● REQUIREMENT: For each line below, write it out exactly as it appears.
DATASET EXCERPTS Block Start
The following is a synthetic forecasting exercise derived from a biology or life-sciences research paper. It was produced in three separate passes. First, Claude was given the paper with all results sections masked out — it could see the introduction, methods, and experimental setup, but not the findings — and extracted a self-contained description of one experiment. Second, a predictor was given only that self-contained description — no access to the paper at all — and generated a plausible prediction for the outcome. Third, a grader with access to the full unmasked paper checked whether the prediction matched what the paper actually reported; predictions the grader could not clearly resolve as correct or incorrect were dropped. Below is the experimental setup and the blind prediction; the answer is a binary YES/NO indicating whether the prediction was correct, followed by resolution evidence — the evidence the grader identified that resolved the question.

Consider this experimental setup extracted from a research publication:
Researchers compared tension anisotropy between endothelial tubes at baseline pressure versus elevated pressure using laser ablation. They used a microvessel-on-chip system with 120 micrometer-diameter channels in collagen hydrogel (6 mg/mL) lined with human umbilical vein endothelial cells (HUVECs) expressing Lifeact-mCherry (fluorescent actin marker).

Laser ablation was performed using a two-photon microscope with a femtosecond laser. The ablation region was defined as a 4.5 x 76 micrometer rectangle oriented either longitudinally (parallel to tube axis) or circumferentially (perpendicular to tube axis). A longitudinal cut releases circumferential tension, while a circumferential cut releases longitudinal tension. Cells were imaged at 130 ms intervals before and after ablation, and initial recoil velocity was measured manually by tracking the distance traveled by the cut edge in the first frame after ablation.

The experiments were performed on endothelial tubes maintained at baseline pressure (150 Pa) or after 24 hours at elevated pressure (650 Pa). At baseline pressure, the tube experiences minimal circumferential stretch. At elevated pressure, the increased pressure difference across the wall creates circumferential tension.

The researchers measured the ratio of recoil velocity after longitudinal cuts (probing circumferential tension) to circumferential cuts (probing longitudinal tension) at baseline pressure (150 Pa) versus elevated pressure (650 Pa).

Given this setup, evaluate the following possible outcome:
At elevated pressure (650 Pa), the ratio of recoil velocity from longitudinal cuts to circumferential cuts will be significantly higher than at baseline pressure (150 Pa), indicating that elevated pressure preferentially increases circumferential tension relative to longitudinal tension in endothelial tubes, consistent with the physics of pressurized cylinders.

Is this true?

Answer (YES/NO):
DATASET EXCERPTS Block End
● TASK SOLUTION:
The following is a synthetic forecasting exercise derived from a biology or life-sciences research paper. It was produced in three separate passes. First, Claude was given the paper with all results sections masked out — it could see the introduction, methods, and experimental setup, but not the findings — and extracted a self-contained description of one experiment. Second, a predictor was given only that self-contained description — no access to the paper at all — and generated a plausible prediction for the outcome. Third, a grader with access to the full unmasked paper checked whether the prediction matched what the paper actually reported; predictions the grader could not clearly resolve as correct or incorrect were dropped. Below is the experimental setup and the blind prediction; the answer is a binary YES/NO indicating whether the prediction was correct, followed by resolution evidence — the evidence the grader identified that resolved the question.

Consider this experimental setup extracted from a research publication:
Researchers compared tension anisotropy between endothelial tubes at baseline pressure versus elevated pressure using laser ablation. They used a microvessel-on-chip system with 120 micrometer-diameter channels in collagen hydrogel (6 mg/mL) lined with human umbilical vein endothelial cells (HUVECs) expressing Lifeact-mCherry (fluorescent actin marker).

Laser ablation was performed using a two-photon microscope with a femtosecond laser. The ablation region was defined as a 4.5 x 76 micrometer rectangle oriented either longitudinally (parallel to tube axis) or circumferentially (perpendicular to tube axis). A longitudinal cut releases circumferential tension, while a circumferential cut releases longitudinal tension. Cells were imaged at 130 ms intervals before and after ablation, and initial recoil velocity was measured manually by tracking the distance traveled by the cut edge in the first frame after ablation.

The experiments were performed on endothelial tubes maintained at baseline pressure (150 Pa) or after 24 hours at elevated pressure (650 Pa). At baseline pressure, the tube experiences minimal circumferential stretch. At elevated pressure, the increased pressure difference across the wall creates circumferential tension.

The researchers measured the ratio of recoil velocity after longitudinal cuts (probing circumferential tension) to circumferential cuts (probing longitudinal tension) at baseline pressure (150 Pa) versus elevated pressure (650 Pa).

Given this setup, evaluate the following possible outcome:
At elevated pressure (650 Pa), the ratio of recoil velocity from longitudinal cuts to circumferential cuts will be significantly higher than at baseline pressure (150 Pa), indicating that elevated pressure preferentially increases circumferential tension relative to longitudinal tension in endothelial tubes, consistent with the physics of pressurized cylinders.

Is this true?

Answer (YES/NO):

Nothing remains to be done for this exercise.